(Beginning of GIVEN PASSAGE)
Documentation
¶
Overview ¶
Package timeline classifies agent tool calls into decision phases.
Package bench provides structured result storage and queries for infrastructure agent benchmark runs (PostgreSQL / pgx).
Index ¶
- type BehaviorComparison
- type CheckFailureStat
- type FailureInsights
- type LeaderboardEntry
- type ModelFailureStat
- type ModelMatrix
- type ModelMatrixCell
- type Phase
- type Regression
- type RunCatalog
- type RunFilters
- type RunRecord
- type ScenarioStat
- type ScenarioSummary
- type SignalAggregation
- type SignalCount
- type StatsResult
- type Timeline
- type TimelineStep
- type ToolCall
Constants ¶
This section is empty.
Variables ¶
This section is empty.
Functions ¶
This section is empty.
(End of GIVEN PASSAGE)
(Beginning of INPUT DATA)
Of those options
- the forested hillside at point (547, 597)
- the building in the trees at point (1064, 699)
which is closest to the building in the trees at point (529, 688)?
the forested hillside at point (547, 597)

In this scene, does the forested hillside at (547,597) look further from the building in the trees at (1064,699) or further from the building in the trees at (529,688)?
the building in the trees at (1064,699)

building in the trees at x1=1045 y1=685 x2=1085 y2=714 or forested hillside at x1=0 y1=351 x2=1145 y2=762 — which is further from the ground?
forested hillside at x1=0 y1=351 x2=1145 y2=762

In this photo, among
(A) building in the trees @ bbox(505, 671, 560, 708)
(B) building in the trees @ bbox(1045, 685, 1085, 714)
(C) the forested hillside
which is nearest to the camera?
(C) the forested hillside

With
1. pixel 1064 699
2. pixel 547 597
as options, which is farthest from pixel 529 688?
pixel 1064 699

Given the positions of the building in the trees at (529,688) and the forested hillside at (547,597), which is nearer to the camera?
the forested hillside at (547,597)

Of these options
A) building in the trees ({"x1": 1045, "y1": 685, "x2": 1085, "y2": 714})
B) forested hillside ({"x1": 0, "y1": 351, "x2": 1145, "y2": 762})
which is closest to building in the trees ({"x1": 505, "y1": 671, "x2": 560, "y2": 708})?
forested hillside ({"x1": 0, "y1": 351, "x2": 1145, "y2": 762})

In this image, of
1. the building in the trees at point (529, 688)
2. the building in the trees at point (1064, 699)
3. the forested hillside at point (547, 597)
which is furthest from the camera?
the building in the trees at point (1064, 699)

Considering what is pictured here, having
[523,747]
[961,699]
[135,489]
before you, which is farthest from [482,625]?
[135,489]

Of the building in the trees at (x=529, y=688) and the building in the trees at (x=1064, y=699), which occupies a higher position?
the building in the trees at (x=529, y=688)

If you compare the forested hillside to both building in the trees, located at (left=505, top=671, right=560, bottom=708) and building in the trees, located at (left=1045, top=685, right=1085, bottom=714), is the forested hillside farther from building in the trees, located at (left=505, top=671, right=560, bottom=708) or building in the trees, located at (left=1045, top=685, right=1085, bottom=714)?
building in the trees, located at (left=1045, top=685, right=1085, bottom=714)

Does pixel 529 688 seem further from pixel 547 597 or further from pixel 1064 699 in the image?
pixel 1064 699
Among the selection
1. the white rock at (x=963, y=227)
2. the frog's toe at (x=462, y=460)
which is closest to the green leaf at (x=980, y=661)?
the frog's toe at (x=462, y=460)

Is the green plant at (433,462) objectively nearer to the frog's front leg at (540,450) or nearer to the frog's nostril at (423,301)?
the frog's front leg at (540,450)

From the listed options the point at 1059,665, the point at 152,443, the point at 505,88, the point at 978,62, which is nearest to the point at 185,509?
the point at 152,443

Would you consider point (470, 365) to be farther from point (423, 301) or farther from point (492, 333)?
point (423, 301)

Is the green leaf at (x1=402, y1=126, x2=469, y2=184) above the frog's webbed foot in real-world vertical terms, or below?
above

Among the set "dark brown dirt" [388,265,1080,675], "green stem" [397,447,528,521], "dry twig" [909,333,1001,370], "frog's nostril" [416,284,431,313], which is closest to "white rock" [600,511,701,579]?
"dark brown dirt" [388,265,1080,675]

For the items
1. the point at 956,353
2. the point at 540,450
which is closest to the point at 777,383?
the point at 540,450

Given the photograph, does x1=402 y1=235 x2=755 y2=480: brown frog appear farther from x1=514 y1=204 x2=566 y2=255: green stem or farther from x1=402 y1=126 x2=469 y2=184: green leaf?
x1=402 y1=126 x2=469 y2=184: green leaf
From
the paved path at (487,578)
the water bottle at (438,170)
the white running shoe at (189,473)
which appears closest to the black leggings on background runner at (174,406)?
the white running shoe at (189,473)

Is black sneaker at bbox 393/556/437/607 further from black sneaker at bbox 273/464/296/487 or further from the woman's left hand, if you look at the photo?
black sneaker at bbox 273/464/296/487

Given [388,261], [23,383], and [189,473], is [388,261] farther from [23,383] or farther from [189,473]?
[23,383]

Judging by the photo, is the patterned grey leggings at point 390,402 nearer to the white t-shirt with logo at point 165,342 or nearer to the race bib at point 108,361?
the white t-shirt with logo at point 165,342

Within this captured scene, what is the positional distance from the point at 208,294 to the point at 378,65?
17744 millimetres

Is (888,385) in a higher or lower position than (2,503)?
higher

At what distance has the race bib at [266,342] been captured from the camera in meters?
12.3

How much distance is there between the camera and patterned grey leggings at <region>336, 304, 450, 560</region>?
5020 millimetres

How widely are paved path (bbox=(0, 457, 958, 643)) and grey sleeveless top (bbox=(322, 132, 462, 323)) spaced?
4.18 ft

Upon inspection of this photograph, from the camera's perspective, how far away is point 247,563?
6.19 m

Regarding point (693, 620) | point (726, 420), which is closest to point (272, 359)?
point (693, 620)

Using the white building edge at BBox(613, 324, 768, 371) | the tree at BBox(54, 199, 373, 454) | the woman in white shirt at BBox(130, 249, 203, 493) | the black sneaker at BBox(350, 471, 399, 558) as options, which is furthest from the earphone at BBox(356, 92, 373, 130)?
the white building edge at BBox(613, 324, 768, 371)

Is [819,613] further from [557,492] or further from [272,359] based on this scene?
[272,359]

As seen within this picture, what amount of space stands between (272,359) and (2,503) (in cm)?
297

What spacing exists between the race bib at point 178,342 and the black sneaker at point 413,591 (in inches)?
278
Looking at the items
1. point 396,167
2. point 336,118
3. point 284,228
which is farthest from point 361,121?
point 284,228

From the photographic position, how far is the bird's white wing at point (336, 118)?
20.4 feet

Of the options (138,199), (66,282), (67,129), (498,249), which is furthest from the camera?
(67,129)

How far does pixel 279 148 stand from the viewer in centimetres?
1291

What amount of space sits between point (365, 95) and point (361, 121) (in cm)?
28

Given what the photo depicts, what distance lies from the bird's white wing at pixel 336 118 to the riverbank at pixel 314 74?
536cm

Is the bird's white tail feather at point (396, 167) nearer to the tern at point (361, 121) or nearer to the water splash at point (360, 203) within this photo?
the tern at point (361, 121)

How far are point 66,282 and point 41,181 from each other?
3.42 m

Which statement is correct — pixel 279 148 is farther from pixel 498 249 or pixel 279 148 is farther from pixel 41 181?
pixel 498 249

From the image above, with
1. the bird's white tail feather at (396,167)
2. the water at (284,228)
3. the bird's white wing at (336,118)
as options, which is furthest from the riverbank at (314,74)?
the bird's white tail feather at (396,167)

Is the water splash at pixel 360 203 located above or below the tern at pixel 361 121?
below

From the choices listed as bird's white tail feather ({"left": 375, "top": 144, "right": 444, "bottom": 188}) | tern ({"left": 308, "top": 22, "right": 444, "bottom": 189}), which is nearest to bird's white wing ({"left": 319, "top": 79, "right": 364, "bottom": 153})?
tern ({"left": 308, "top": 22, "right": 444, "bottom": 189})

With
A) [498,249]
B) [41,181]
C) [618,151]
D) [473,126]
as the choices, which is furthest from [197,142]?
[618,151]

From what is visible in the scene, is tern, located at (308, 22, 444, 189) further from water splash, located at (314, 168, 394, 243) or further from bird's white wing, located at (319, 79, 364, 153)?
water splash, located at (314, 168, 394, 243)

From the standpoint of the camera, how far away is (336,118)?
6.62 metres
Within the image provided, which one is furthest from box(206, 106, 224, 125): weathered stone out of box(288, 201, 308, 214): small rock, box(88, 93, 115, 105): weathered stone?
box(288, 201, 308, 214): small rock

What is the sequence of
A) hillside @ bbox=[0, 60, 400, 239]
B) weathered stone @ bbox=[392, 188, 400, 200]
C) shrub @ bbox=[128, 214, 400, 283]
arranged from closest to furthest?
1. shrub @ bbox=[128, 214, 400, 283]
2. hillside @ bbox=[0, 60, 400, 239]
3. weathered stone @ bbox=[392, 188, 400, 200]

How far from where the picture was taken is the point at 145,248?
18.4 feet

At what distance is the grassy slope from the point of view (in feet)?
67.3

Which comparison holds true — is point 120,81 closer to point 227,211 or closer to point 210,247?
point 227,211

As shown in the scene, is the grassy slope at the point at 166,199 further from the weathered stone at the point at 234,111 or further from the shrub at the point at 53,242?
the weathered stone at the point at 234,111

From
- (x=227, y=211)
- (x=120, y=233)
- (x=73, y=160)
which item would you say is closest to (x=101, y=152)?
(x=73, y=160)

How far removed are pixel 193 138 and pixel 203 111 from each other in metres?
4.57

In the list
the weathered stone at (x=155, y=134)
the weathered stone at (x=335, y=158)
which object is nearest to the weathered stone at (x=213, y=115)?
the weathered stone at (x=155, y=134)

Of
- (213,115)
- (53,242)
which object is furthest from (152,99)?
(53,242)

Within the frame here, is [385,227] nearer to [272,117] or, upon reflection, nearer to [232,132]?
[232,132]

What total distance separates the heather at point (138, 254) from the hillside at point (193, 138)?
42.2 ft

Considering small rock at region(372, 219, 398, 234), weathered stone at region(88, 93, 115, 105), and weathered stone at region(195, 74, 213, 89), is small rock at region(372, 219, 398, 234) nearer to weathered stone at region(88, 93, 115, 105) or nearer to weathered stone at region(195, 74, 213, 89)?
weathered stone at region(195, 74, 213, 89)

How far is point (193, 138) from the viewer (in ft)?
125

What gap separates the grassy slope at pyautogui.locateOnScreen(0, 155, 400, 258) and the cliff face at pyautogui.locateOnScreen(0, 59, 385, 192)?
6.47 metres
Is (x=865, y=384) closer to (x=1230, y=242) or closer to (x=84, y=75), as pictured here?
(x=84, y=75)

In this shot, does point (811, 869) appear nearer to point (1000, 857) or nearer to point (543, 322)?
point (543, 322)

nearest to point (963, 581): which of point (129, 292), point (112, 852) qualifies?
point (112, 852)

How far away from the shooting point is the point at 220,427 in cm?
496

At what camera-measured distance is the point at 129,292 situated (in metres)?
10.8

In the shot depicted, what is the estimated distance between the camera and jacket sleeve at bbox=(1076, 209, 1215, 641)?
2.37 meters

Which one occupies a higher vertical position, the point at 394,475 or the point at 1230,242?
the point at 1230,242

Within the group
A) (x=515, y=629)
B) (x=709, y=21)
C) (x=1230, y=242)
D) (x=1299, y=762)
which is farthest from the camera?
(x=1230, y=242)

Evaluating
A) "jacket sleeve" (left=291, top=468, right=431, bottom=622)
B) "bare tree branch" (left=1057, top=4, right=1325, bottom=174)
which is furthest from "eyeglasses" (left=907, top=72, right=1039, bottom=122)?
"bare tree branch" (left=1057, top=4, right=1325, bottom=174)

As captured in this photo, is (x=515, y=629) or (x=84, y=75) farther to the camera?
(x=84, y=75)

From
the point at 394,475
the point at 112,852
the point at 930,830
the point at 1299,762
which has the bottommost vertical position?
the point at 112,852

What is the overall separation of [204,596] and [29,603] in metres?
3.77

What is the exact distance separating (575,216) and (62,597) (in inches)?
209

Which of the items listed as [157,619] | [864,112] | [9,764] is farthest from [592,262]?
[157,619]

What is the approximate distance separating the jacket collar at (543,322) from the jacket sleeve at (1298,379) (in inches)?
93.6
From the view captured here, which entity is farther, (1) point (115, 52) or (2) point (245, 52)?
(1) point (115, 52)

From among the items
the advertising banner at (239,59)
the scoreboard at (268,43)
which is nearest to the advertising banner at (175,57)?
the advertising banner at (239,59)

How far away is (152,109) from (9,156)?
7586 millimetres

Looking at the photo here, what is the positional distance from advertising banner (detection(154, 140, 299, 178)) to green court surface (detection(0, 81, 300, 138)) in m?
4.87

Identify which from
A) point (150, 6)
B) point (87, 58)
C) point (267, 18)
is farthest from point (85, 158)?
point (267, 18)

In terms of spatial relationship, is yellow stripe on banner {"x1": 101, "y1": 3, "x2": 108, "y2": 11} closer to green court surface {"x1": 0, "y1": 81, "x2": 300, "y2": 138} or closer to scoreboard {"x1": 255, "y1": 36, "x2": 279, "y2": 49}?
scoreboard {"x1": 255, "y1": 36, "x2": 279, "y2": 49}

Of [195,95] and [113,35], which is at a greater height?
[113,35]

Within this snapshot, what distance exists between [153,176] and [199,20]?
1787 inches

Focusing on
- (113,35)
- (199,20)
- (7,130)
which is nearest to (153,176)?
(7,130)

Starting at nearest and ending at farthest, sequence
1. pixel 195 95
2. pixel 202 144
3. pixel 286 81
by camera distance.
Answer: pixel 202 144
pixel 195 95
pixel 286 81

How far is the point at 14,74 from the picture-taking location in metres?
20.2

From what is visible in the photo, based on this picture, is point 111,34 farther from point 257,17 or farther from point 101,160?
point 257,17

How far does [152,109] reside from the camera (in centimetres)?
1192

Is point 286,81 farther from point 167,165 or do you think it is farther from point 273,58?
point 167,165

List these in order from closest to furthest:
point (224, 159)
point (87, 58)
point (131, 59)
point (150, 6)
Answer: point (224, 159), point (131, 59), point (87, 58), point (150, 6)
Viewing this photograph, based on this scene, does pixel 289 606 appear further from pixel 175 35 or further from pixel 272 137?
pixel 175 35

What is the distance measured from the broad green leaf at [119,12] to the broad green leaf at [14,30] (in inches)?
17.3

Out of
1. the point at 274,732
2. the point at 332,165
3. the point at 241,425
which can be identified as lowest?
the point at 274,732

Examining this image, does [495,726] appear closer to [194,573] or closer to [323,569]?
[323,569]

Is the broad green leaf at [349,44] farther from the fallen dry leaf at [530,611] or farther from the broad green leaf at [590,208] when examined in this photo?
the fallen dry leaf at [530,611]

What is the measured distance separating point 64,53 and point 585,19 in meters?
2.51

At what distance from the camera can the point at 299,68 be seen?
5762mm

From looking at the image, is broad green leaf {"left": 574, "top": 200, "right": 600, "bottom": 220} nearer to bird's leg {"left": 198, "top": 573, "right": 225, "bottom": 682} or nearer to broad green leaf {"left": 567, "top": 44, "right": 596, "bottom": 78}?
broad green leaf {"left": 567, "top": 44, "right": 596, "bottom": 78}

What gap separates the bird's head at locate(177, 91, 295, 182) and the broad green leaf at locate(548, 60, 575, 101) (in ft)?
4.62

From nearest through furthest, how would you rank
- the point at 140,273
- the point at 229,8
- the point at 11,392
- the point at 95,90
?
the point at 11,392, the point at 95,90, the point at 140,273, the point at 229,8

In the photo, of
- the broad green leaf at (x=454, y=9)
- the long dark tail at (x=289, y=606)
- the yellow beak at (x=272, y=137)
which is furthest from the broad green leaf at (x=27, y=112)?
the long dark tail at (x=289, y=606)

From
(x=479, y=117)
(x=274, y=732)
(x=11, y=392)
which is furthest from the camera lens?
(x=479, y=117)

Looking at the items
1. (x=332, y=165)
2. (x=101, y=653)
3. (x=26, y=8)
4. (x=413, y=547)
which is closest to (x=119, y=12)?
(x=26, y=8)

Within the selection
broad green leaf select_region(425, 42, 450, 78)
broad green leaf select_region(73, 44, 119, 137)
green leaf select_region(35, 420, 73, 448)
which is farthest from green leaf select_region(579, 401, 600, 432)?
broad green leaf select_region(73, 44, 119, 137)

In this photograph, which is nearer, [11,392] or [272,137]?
(End of INPUT DATA)
### WORK REQUEST 1
According to the package documentation, which database does package bench use for storing benchmark results?
### WORK REQUEST 2
Can you render this sentence from the package documentation in Spanish: "Package timeline classifies agent tool calls into decision phases."
### WORK REQUEST 3
Quote the package documentation from "Documentation" up to and including "(PostgreSQL / pgx).".

### RESPONSE 1
PostgreSQL, accessed through pgx.

### RESPONSE 2
El paquete timeline clasifica las llamadas a herramientas del agente en fases de decisión.

### RESPONSE 3
Documentation
¶
Overview ¶
Package timeline classifies agent tool calls into decision phases.
Package bench provides structured result storage and queries for infrastructure agent benchmark runs (PostgreSQL / pgx).